■ **Required action**
Write out, word for word, everything from "If you can’t" down to "going to court." in the text on how parents can reach a decision.

How can parents reach a decision?
Having an open conversation with your ex-partner is the best first step. If that is difficult for you, then work with a solicitor who practices NCDR, because you will want someone who is a good negotiator. They can help you find common ground, such as a shared desire for a private or religious education, and reach a compromise, avoiding court. The child’s views should also be taken into account, especially for those over the age of 11. The child’s teachers may also be able to provide valuable insight into the child’s needs.
If you can’t come to an agreement, family mediation is a good next step. In this approach, a trained and neutral mediator will facilitate discussions between you and your ex-partner and help you find solutions that work for both of you. If your child is aged 10+, a Child Inclusive Mediator (CIM) can invite your child to meet them and talk about their wishes.
A “meatier” NCDR technique is family arbitration. Here, a trained professional (often a retired Judge) hears all the evidence and makes an independent decision on behalf of you both. This option can be much quicker and cheaper than going to court.

■ **Data provided**
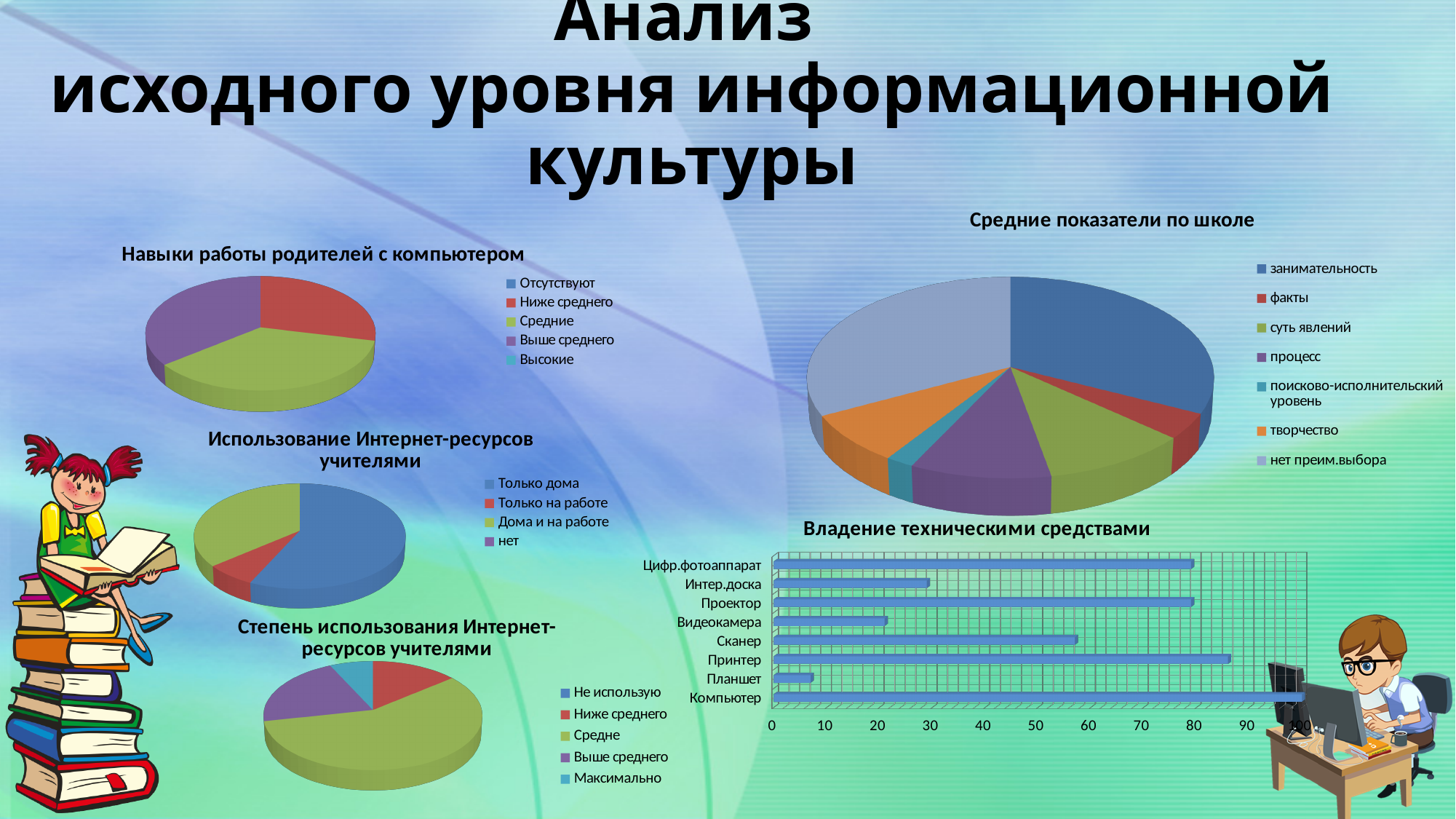
In the chart 'Владение техническими средствами', is the value for Видеокамера greater or less than 30? less In the chart 'Владение техническими средствами', which category has the lowest value? Планшет In the pie chart 'Использование Интернет-ресурсов учителями', which category has the largest slice? Только дома In the pie chart 'Средние показатели по школе', which category has the smallest slice? поисково-исполнительский уровень In the chart 'Владение техническими средствами', how many categories are shown? 8 How many entries does the legend of the chart 'Средние показатели по школе' list? 7 In the chart 'Владение техническими средствами', is the value for Сканер greater or less than 50? greater What kind of chart is 'Владение техническими средствами'? bar chart In the chart 'Владение техническими средствами', which is larger: Принтер or Сканер? Принтер In the chart 'Владение техническими средствами', which category has the highest value? Компьютер In the chart 'Владение техническими средствами', is the value for Планшет greater or less than 10? less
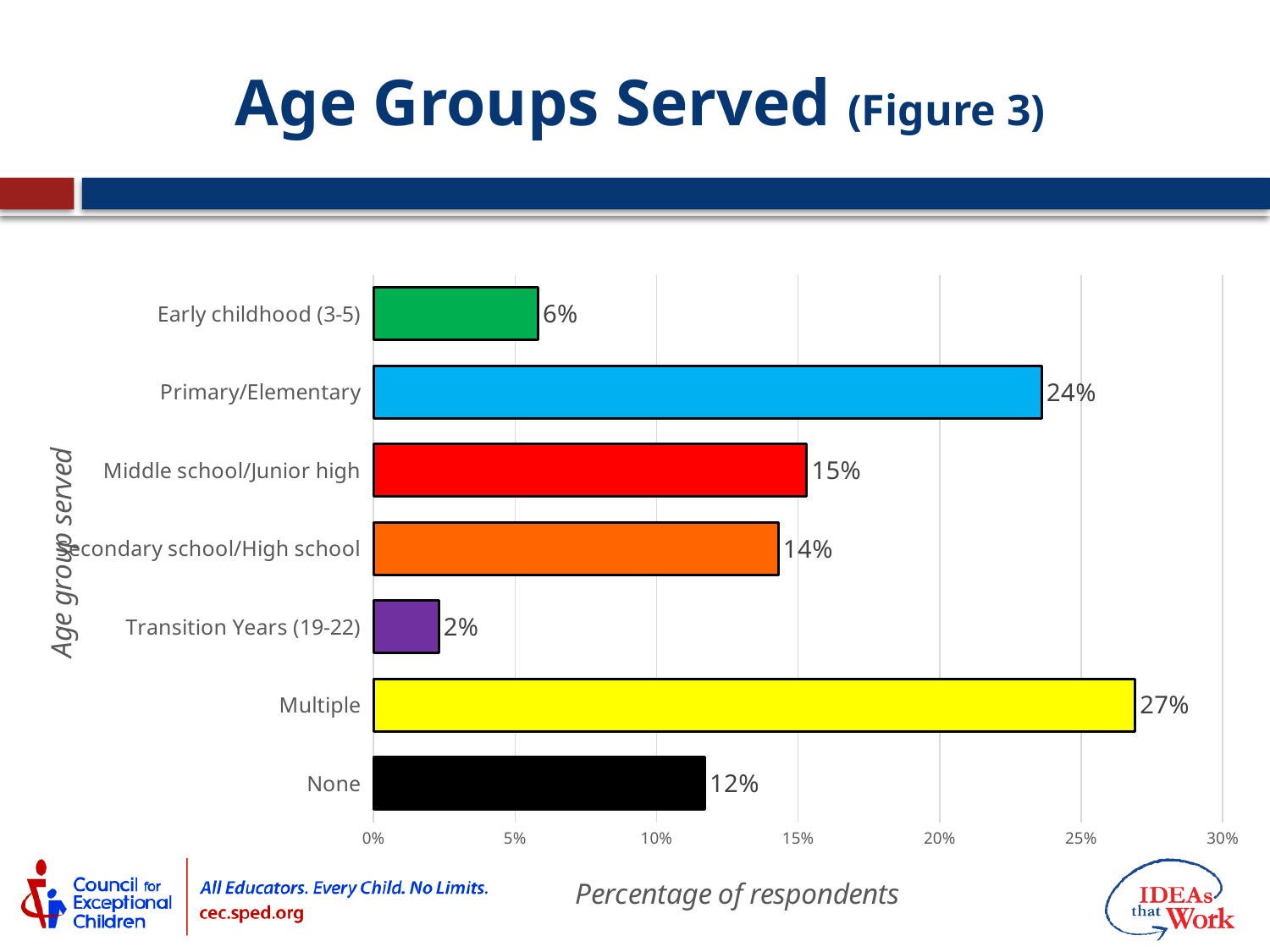
What is the difference between the percentages for Middle school/Junior high and Early childhood (3-5)? 9% Which age group category has the lowest percentage of respondents? Transition Years (19-22) What percentage of respondents reported serving None of the age groups? 12% Is the value for Primary/Elementary greater or less than 20%? greater What is the value for Transition Years (19-22)? 2% What is the difference between the percentages for Multiple and Primary/Elementary? 3% What is the label of the horizontal axis? Percentage of respondents What kind of chart is shown on the slide? Bar chart Which age group category has the highest percentage of respondents? Multiple How many age group categories are shown on the chart? 7 What percentage of respondents serve the Primary/Elementary age group? 24% Which is larger, the value for Secondary school/High school or the value for None? Secondary school/High school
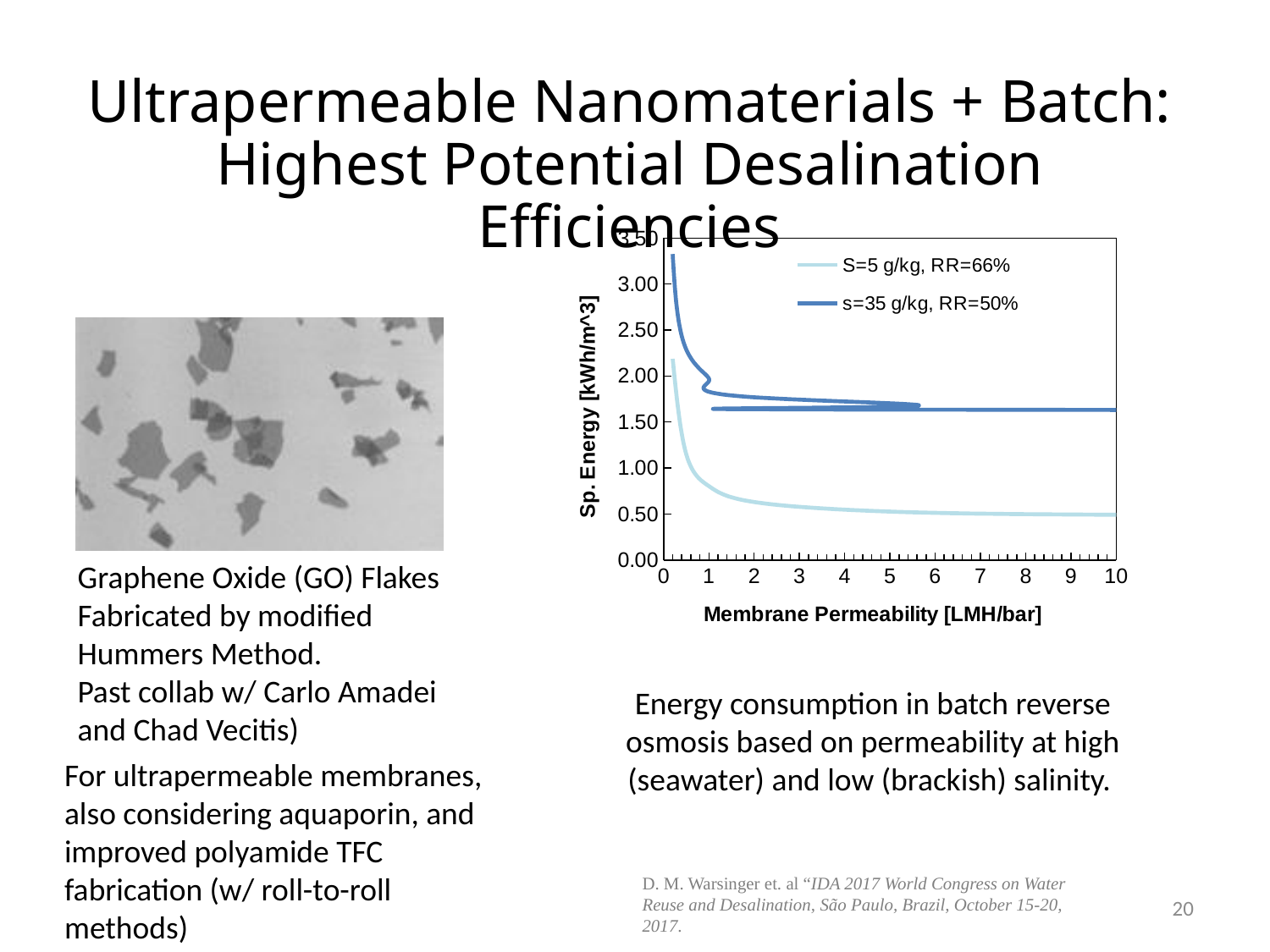
What is the title of the chart's x axis? Membrane Permeability [LMH/bar] Which series has the lower specific energy at a membrane permeability of 8 LMH/bar? S=5 g/kg, RR=66% Is the specific energy for the s=35 g/kg, RR=50% series at a permeability of 2 LMH/bar greater or less than 1.50? greater What kind of chart is shown on the slide? line chart Is the specific energy for the S=5 g/kg, RR=66% series at a permeability of 10 LMH/bar greater or less than 1.00? less Which series has the higher specific energy at a membrane permeability of 5 LMH/bar? s=35 g/kg, RR=50% Does the specific energy rise or fall as membrane permeability increases along the x axis? fall Is the specific energy for the s=35 g/kg, RR=50% series at a permeability of 10 LMH/bar greater or less than 1.50? greater How many series does the chart legend list? 2 What is the title of the chart's y axis? Sp. Energy [kWh/m^3]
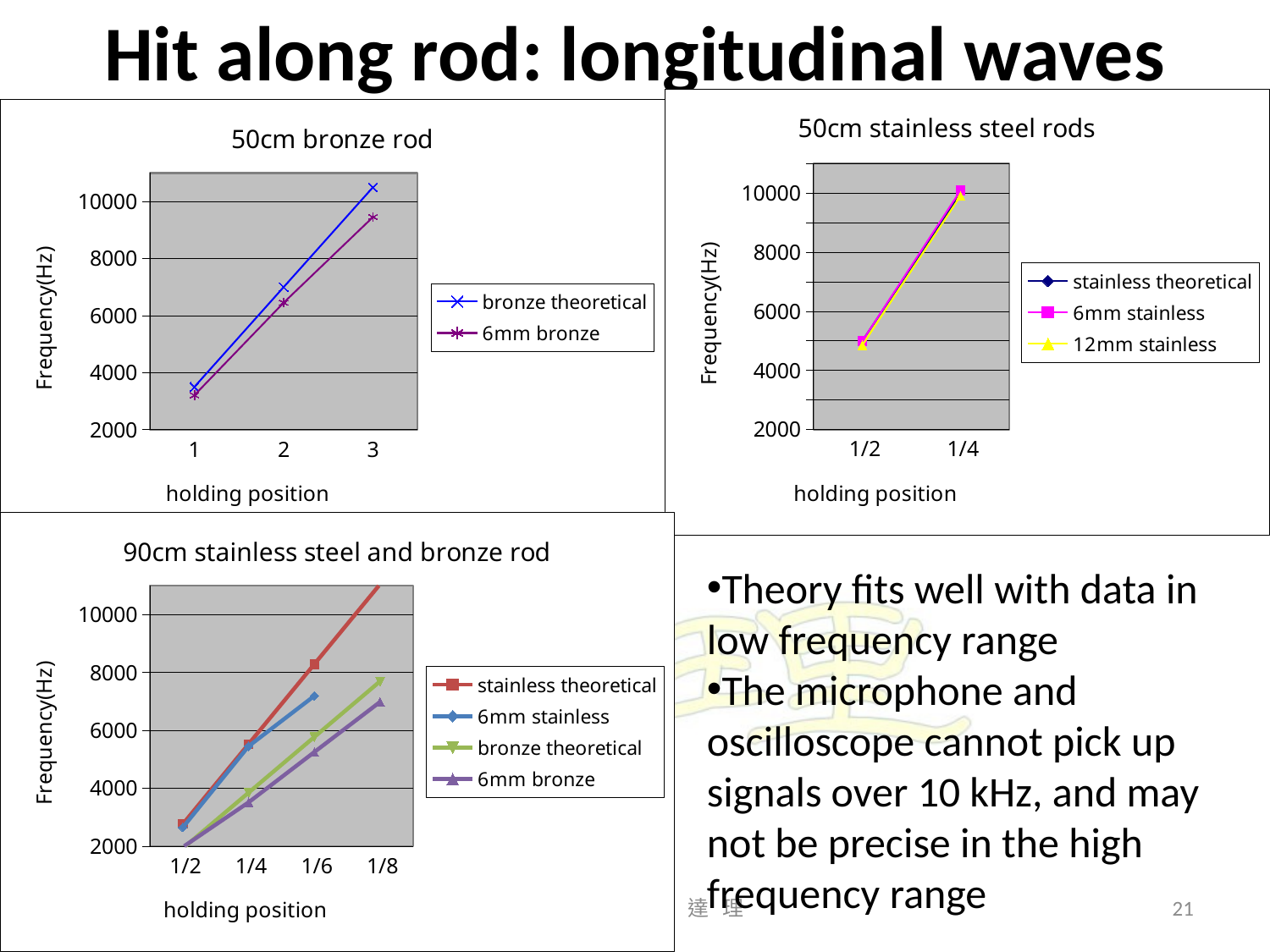
In the "90cm stainless steel and bronze rod" chart, is the value for 6mm bronze at holding position 1/8 greater or less than 8000? less In the "50cm bronze rod" chart, do the frequency values rise or fall as the holding position goes from 1 to 3? rise How many series does the legend of the "50cm stainless steel rods" chart list? 3 How many series does the legend of the "90cm stainless steel and bronze rod" chart list? 4 In the "50cm bronze rod" chart, is the value for 6mm bronze at holding position 1 greater or less than 4000? less In the "50cm stainless steel rods" chart, is the value for 6mm stainless at holding position 1/2 greater or less than 6000? less How many holding positions are plotted on the x axis of the "90cm stainless steel and bronze rod" chart? 4 What kind of chart is the "50cm bronze rod" chart? line chart In the "90cm stainless steel and bronze rod" chart, what colour is the stainless theoretical line? red In the "90cm stainless steel and bronze rod" chart, which is larger at holding position 1/6: 6mm stainless or 6mm bronze? 6mm stainless How many holding positions are plotted on the x axis of the "50cm stainless steel rods" chart? 2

■ **Task answer**
If you can’t come to an agreement, family mediation is a good next step. In this approach, a trained and neutral mediator will facilitate discussions between you and your ex-partner and help you find solutions that work for both of you. If your child is aged 10+, a Child Inclusive Mediator (CIM) can invite your child to meet them and talk about their wishes.
A “meatier” NCDR technique is family arbitration. Here, a trained professional (often a retired Judge) hears all the evidence and makes an independent decision on behalf of you both. This option can be much quicker and cheaper than going to court.